The Middle East is the primary importer of oil around the globe. With civil and political unrest spreading throughout the troubled region, the price of crude oil fluctuates with the current events. The uprisings started in Tunisia, then spilled over to Egypt and sparked a revolution. After the exile of former president Hosni Mubarak, Libya took the torch of liberty from the Egyptians, and is now in the middle of a bloody battle against Gaddafi's forces and those loyal to him, creating yet another Middle East crisis.
It is important to note that Libya is a major player in oil exportation. As the fervor of revolution grows, so does the skyrocketing prices of gas at the pump. With this new Middle East crisis, nations in development, such as China, are looking closely at the events unfolding.
U.S. President Barack Obama has said on numerous occasions that a need for new forms of energy is an urgent and pressing matter. He believes that less dependency on foreign oil will benefit the country in the long run, both economically and politically. The fragile state of the country’s oil supply was seen at its worst when Hurricane Ike caused a dramatic increase in gas prices in the Southeast Texas region.
The region has been in turmoil throughout much of the 20th Century, carrying on into this one. Geopolitics has never been as cruel to regions as it has in the Middle East, the area which spawned the Abrahamic religions and empires that fought each other for power and control. Both domestic and foreign sovereignties have occupied the oil-rich land at different points in history.
This background has caused power vacuums when the colonizers left, which have led to civil wars and power struggles among local leaders. The most notable and, perhaps, longest conflict in the region is that of the Israelis and the Palestinians, both staking territories in the West Bank and Gaza Strip. After decades of brutal violence, the turmoil has taken a backseat to the present crisis happening in Libya and Bahrain.

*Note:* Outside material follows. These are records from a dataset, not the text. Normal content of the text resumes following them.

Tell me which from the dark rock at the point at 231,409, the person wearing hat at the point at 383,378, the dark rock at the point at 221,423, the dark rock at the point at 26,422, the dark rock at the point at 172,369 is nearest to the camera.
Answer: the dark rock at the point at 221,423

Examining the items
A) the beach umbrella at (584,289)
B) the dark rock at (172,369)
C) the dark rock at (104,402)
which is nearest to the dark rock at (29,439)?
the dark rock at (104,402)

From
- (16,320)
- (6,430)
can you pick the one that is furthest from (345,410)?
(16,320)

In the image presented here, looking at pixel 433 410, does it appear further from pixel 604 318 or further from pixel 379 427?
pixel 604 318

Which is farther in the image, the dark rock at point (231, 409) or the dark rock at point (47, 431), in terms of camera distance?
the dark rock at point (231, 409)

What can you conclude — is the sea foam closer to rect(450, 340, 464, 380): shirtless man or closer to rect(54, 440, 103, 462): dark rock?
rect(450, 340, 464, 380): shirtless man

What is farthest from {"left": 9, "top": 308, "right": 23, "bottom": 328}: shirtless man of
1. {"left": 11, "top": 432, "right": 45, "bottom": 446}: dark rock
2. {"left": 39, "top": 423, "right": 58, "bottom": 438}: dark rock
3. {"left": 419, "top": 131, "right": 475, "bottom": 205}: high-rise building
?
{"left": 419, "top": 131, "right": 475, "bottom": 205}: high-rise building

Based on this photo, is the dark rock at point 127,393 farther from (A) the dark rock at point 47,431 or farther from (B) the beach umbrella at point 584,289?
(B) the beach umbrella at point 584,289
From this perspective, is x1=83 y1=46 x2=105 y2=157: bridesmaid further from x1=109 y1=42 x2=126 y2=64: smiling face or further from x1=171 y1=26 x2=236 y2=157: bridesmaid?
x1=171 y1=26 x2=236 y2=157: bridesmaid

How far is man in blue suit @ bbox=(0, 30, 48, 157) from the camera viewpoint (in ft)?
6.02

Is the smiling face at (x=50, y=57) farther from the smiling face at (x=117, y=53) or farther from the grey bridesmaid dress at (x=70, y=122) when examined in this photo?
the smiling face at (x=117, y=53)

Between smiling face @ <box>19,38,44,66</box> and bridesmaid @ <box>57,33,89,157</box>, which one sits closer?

With the threat of Iran’s nuclear ambitions still looming overhead, many political analysts have said that the Middle East will continue to be influential in shaping the future of international relations. The Republic of China is already making its presence felt in the region, contributing to much of the region’s business and real estate development. This is also a way to gain influence in political matters.
For example, China has deflected the United States’ pressure to place economic sanctions against Iran. But the heavy dependence of the world on the oil that is exported, or goes through, many Middle Eastern countries, has made international politics more complex, which usually boils down to a give-and-take system. After most of the U.S. troops were withdrawn from Iraq last summer, many of the country’s allies looked on with worry, unsure as to what will happen when American forces leave the region.
For many locals, on the other hand, it was a sign of liberation from almost a decade of occupation. Iraq is still volatile, with reports of suicide bombings still making headlines, just as with Libya and Bahrain. A revolution in the area may be a tempting ambition as the world suggests it would be easier to deal with democratic countries in the Middle East, but with the lagging election process in Cairo, that dream is far from reality.